Prompt 1:
Check each statement against the reflection on the church below and say whether it agrees. Answer yes or no for (a), (b), and (c), and quote the words of the reflection that decide each one. (a) The picture on the writer's office wall shows a white wooden church. (b) The reflection says koinonia is Greek for the people "called out." (c) The writer has been only in small churches.
Prompt 2:
In the reflection on the church below, what does St. Peter call the church?

══ Excerpt to read

I’m sitting here under the old oak tree, reflecting on the church. A picture of a church building hangs on the wall in my office. The white wooden church reminds me of the simplicity of the past, the joy of the present, the hope of the future and God’s own peculiar people.

The church is the ecclesia, Greek for the people “called out,” or a Roman way of saying that the church is an association of people and obligations and reciprocal, circular response of love to the cross and to Jesus and to each other. The church is the bride of Christ, people making preparations for the walk down the aisle and the cake and the flowers and the celebratory joy of a white wedding dress and birdseed scattered in a euphoric moment of hysteria. The church is a fellowship of the spirit, koinonia, which means that the church is a place where people share, care and bear one another’s burdens.

John Duncan

The church is a kingdom of priests, which means the church is a free-spirit kind of place and a free-thinking kind of place, where people can pray, discuss, interpret the Bible on their own, and believe in Jesus with purpose and passion. The church is the body of Christ, which, of course, means every little hangnail and stumped toe and elbow and heart and capillary and eyeball in the church is important, because the church cost Jesus an arm and a leg on the cross, and he is the head, but by God’s grace, it all fits together like puzzles put together on fold-out tables. I have found that Jesus’ body, the church, is not always healthy and does not always look the greatest and sometimes it feels bad about itself, and other times it shines like a guy with a good tan but, regardless, it is still the part and parts that Jesus works with and loves and uses for his glory and weeps over and laughs over and even smiles, and angels rejoice when one lost sinner enters the fold. The church, after all, is quite an organism and a place and a people and God’s very own.

I have been in large and small churches, witnessed Christ’s body running and limping and have seen the church on glowing days of good report and sad days of deep depression, and yet still the church is God’s very own. St. Peter calls the church God’s peculiar people. I find myself emphasizing “peculiar.”

════
══ Material shown

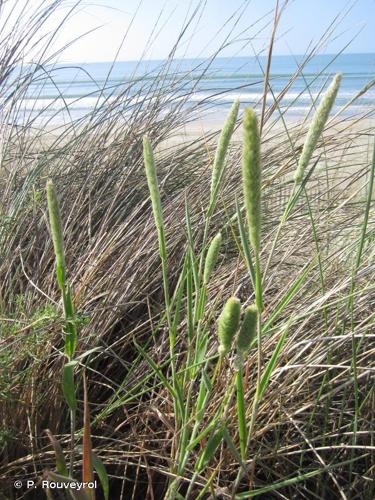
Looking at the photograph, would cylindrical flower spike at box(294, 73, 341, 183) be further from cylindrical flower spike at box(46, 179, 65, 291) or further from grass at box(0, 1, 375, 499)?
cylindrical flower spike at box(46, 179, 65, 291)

════
══ Material shown

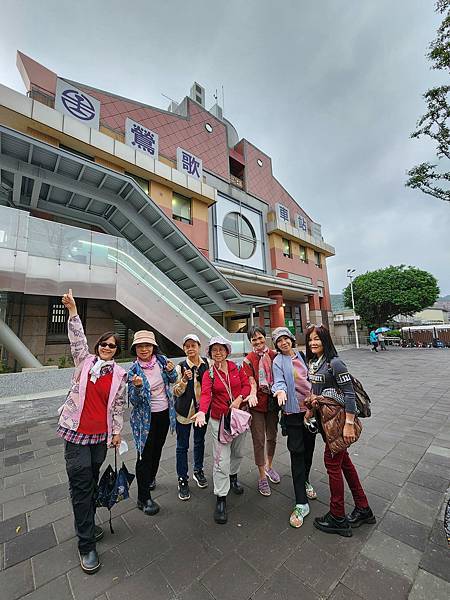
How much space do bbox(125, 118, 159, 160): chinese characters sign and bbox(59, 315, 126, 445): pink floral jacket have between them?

════

Task response 1:
(a) Yes: "The white wooden church reminds me of the simplicity of the past"
(b) No: "The church is the ecclesia, Greek for the people"
(c) No: "I have been in large and small churches"

Task response 2:
God's peculiar people.